### Passage choisi
A présent nous savons que le peak oil ne se produira jamais. Du moins, pas de la façon dont on s’y attendait.

Peut-on imaginer les hommes de l’Age de Pierre s’inquiéter de manquer de pierres pour fabriquer leurs outils ? Ou les tribus de l’Age de Bronze discutant de ce qui se passerait une fois que tout le bronze serait fondu ? Les civilisations de l’Age de Fer se sont-elles inquiétées de la manière d’aborder le « pic ferreux » ? Ont-elles subventionné des outils moins efficaces fabriqués à partir de bois durable et renouvelable ? Pures fariboles que tout cela – quoique…

En réalité, ce qui est arrivé, c’est que nous avons progressé. A chaque fois, nous avons trouvé quelque chose de mieux. Toute difficulté à se procurer la bonne pierre, le bronze adéquat ou le fer approprié nous a aidés à progresser, en encourageant les efforts de recherche et de développement. Probablement sur fond de découvertes fortuites ou à coup d’essais et d’erreurs. On peut observer aujourd’hui le même phénomène dans le domaine pétrolier. Chaque fois que les prix augmentent fortement, une technologie alternative se développe. Au final, le pétrole provoquera le pic sur lequel il s’empalera lui-même. Une autre source d’énergie deviendra soudainement plus forte, plus efficace, plus propre, plus facile à utiliser et surtout moins chère. Il semble que nous atteindrons ce point de basculement très bientôt. J’y reviendrai plus loin.

### Tâches à réaliser
**A)** Répondez à ces questions sur le passage consacré au pic pétrolier :
(i) Que savons-nous à présent du peak oil ?
(ii) Que se passe-t-il chaque fois que les prix augmentent fortement ?
(iii) Quelles qualités sont prêtées à l'autre source d'énergie qui prendra le relais ?
**B)** Reproduisez, s'il vous plaît, sans rien changer le segment du passage consacré au pic pétrolier qui va de « En réalité, ce » jusqu'à « reviendrai plus loin. » inclus.

### Données extraites
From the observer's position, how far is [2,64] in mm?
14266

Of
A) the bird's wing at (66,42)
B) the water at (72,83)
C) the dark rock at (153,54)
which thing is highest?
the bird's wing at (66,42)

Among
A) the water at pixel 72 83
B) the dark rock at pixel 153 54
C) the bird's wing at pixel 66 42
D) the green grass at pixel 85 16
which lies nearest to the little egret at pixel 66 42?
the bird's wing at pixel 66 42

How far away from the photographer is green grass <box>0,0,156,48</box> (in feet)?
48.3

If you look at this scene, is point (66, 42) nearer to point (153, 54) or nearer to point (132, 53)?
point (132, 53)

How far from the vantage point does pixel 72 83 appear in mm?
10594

### Résultats par tâche
**A)**
(i) Il ne se produira jamais, du moins pas de la façon dont on s'y attendait.
(ii) Une technologie alternative se développe.
(iii) Elle deviendra plus forte, plus efficace, plus propre, plus facile à utiliser et surtout moins chère.

**B)**
En réalité, ce qui est arrivé, c’est que nous avons progressé. A chaque fois, nous avons trouvé quelque chose de mieux. Toute difficulté à se procurer la bonne pierre, le bronze adéquat ou le fer approprié nous a aidés à progresser, en encourageant les efforts de recherche et de développement. Probablement sur fond de découvertes fortuites ou à coup d’essais et d’erreurs. On peut observer aujourd’hui le même phénomène dans le domaine pétrolier. Chaque fois que les prix augmentent fortement, une technologie alternative se développe. Au final, le pétrole provoquera le pic sur lequel il s’empalera lui-même. Une autre source d’énergie deviendra soudainement plus forte, plus efficace, plus propre, plus facile à utiliser et surtout moins chère. Il semble que nous atteindrons ce point de basculement très bientôt. J’y reviendrai plus loin.